Este tipo de ETFs puede ser interesante para inversores que buscan diversificación sin tener que construir una cartera compleja con muchos activos diferentes.

También suelen utilizarse en estrategias de inversión a largo plazo donde se busca equilibrar crecimiento y estabilidad.

Cómo elegir un buen ETF

Antes de invertir en un ETF es importante analizar varios factores que pueden influir en la rentabilidad y el riesgo de la inversión. No todos los ETFs son iguales, incluso cuando replican el mismo índice.

Índice que replica

Uno de los aspectos más importantes es entender qué índice replica el ETF y qué empresas o activos forman parte de él.
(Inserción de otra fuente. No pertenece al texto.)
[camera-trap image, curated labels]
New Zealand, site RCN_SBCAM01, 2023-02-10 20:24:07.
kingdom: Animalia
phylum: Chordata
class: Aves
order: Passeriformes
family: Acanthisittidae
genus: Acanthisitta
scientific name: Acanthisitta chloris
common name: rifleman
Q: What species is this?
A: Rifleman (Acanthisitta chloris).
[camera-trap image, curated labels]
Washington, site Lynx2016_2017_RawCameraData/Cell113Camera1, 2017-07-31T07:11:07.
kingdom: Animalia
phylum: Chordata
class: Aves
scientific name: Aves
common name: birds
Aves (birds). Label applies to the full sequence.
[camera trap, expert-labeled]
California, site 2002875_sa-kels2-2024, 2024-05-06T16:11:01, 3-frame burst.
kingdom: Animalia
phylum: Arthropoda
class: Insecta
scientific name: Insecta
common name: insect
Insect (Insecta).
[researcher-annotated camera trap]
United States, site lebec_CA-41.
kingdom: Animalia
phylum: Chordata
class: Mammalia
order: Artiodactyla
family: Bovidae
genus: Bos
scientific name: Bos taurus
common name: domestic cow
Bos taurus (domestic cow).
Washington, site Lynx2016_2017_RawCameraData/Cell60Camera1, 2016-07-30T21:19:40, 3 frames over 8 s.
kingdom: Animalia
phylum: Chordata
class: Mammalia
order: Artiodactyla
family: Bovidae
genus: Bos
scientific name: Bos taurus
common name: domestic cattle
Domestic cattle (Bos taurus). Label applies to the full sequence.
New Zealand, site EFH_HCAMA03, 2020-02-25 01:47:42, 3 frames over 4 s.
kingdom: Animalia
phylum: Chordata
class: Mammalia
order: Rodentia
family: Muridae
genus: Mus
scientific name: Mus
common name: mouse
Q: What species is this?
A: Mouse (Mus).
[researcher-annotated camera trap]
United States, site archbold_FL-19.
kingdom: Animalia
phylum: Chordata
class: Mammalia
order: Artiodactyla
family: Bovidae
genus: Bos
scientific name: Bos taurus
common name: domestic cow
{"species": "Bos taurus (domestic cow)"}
Por ejemplo, un ETF que replica el S&P 500 tendrá una composición muy diferente a uno que replica el Nasdaq 100 o el MSCI Emerging Markets.

Por eso es fundamental conocer en qué mercados o sectores se está invirtiendo realmente.

Comisiones

Las comisiones son uno de los factores que más influyen en la rentabilidad a largo plazo.

Los ETFs suelen tener comisiones muy bajas en comparación con muchos fondos de inversión tradicionales. Estas comisiones se reflejan en el TER (Total Expense Ratio), que indica el coste anual del fondo.

Muchos ETFs populares tienen un TER inferior al 0,20% anual, lo que significa que los costes de gestión son muy reducidos.

Liquidez

La liquidez de un ETF indica la facilidad con la que se puede comprar o vender en el mercado.

Los ETFs con mayor volumen de negociación suelen tener spreads más bajos, es decir, una menor diferencia entre el precio de compra y el de venta.

Esto facilita operar en el mercado y reduce los costes indirectos de la inversión.

Tamaño del fondo

El tamaño del ETF, medido por el patrimonio que gestiona, también es un factor relevante.

Los ETFs con mayor volumen de activos suelen ser más estables, más líquidos y con menores probabilidades de ser cerrados por la gestora.

Por eso muchos inversores prefieren ETFs con varios miles de millones de euros bajo gestión.

¿Es mejor invertir en ETFs o en fondos indexados?

Los ETFs y los fondos indexados comparten una filosofía similar: replicar el comportamiento de un índice de mercado con comisiones bajas.

Sin embargo, existen algunas diferencias importantes entre ambos.

Los ETFs cotizan en bolsa, lo que significa que se pueden comprar o vender en cualquier momento durante el horario bursátil, igual que una acción.

Los fondos indexados, en cambio, se contratan directamente con la gestora o con una entidad financiera, y las operaciones se ejecutan al valor liquidativo al final del día.

Ambas opciones pueden ser adecuadas dependiendo de la estrategia del inversor. Los ETFs suelen ofrecer mayor flexibilidad y liquidez, mientras que los fondos indexados pueden resultar más cómodos para estrategias de inversión periódica.

Riesgos de invertir en ETFs

Aunque los ETFs suelen considerarse instrumentos diversificados y eficientes, también implican ciertos riesgos que conviene tener en cuenta.

El valor de un ETF depende directamente del comportamiento de los activos que replica. Si el índice o sector en el que invierte sufre caídas, el valor del ETF también puede disminuir.

Además, algunos ETFs utilizan estrategias complejas o apalancamiento, lo que puede aumentar considerablemente la volatilidad.

Por eso es importante entender bien qué tipo de ETF se está comprando y cuál es su nivel de riesgo, especialmente si se trata de ETFs sectoriales o apalancados.


Descargo de responsabilidad: Este contenido tiene carácter informativo y educativo. No constituye asesoramiento financiero ni una recomendación de inversión. Invertir en mercados financieros implica riesgos y podrías perder parte o la totalidad de tu capital.